Support NLG delegates at UN Conference for People of African Descent in Senegal

Please help by donating at the crowdfunding link: https://fundrazr.com/41Zqpa

From 2015 through 2024, the United Nations is marking the Decade for People of African Descent, under the themes of recognition, justice and development. The National Lawyers Guild and the International Association of Democratic Lawyers have the opportunity to participate in the international convenings, plans and programs of action to demand justice for Afro-descendant people being organized as part of this Decade.

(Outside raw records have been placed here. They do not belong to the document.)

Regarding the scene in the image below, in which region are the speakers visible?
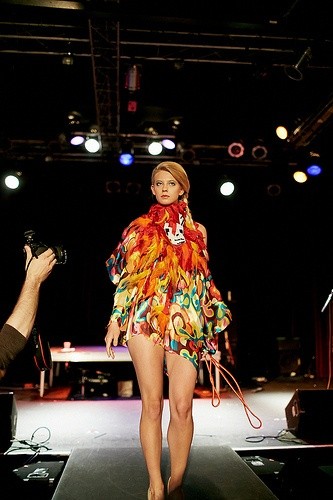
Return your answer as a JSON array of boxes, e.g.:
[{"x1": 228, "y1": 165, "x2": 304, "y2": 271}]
[
  {"x1": 0, "y1": 391, "x2": 19, "y2": 444},
  {"x1": 285, "y1": 388, "x2": 333, "y2": 445}
]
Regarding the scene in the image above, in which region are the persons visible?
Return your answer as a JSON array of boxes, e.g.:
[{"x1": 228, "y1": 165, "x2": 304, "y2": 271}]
[
  {"x1": 0, "y1": 240, "x2": 58, "y2": 380},
  {"x1": 99, "y1": 162, "x2": 235, "y2": 500}
]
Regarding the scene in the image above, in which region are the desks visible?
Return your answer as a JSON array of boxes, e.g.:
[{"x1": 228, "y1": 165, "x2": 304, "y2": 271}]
[{"x1": 37, "y1": 345, "x2": 220, "y2": 399}]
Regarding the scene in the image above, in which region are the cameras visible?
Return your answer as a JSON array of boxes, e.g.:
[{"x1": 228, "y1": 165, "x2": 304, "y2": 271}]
[{"x1": 24, "y1": 229, "x2": 68, "y2": 272}]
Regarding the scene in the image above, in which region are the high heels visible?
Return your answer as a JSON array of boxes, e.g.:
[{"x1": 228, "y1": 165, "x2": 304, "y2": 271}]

Please help the NLG and IADL to cover and offset travel expenses for two delegates to participate. If additional funds are raised or insufficent funds are gathered to support two participants, any remaining donations will be used to support participation by and scholarships for progressive law students, new lawyers, and Guild members who identify as African Descendants.

NLG International Committee TreasureOllie Jefferson, an immigration lawyer in Texas, participated in an earlier convening in Geneva in 2017 for the Decade for People of African Descent  . She and another NLG representative, the Chair of the Africa Subcommittee, a human rights lawyer in New York, have been invited and approved to travel to Dakar, Senegal, on October 23-25, 2019, for the 2019 Africa Regional  convening .

Ollie Jefferson has practiced Immigration Law for over 35 years, as a specialty area of law. Within the framework of her position, she has represented foreign nationals from most parts of the world, with special emphasis on asylum seekers, and refugees. The majority of said persons seeking protection were born on the African continent, as well as Palestine. Much of her asylum and other protection litigation on behalf of women and children was performed pro-bono.

Aside from her practice, Ollie participated in advocacy for refugees by spear heading  educational projects for the general public, and particularly in an effort to understand the origins of and to bridge the division between African Americans and Africans of the Continent. In this regard, she has appeared on television and radio shows local to the Dallas, Fort Worth areas of Texas; appeared on numerous panels pertaining to the African Refugee crisis. Ollie has advocated and worked toward increasing the number of African refugees for resettlement in the U.S. in conjunction with Southern Methodist University; written numerous published articles for purposes of educating the public in Immigration matters, as a guest editor in the area’s major newspapers.

Separate from the National Lawyers Guild, Ollie has traveled with a group to Kenya to study the refugee environment of displaced persons from the countries bordering Kenya. This delegation visited Camp Kakuma, a massive refugee camp in Northern Kenya, as well as Camp Lokichokia, also in the North, bordering the Sudan, a staging ground for relief to Southern Sudan. Upon her return to the U.S. She motivated different individuals and organizations to sponsor at least 15 African refugees for resettlement in the U.S., which was successfully accomplished, as well as the necessary daily interaction with the refugees to assure their acclimation to a new life. She additionally wrote news editorials about the need to increase the number of African refugees for resettlement, and enlisting the help of others for sponsorship and further participation in refugee resettlement.

Ollie further participated in a delegation to Port Au Prince, Haiti, as part of The National Lawyers Guilds interest in monitoring the trial of a local human rights activist in Haiti.  Upon her return she publicized the trial through an article for the Haiti subcommittee of The National Lawyers Guild, which was also published in a major newspaper in Miami. She has further gone on delegations to El Salvador and Colombia as part of National Lawyers Guild delegations, and Cuba as a member of a different organization. After each delegation she wrote editorial articles published in major newspapers to educate the American public on the relevant issues.

In addition, the co-chair of the Africa Subcommittee of the NLG is part of an international coalition of Afrodescendant people that has been strategizing and organizing concerning the International Decade and they have been discussing interventions at the upcoming meeting. Her colleagues from this coalition from Latin America, the Caribbean and Europe will be at the meeting. She is a human rights lawyer and activist. She has worked with organizations and communities around the world and has worked abroad in Cambodia, Hungary, Liberia, Kenya and South Africa. She has various areas of expertise, including women’s rights, racial discrimination, elections, United Nations advocacy, capacity building and human rights training, and she has served as an election observer in 5 countries.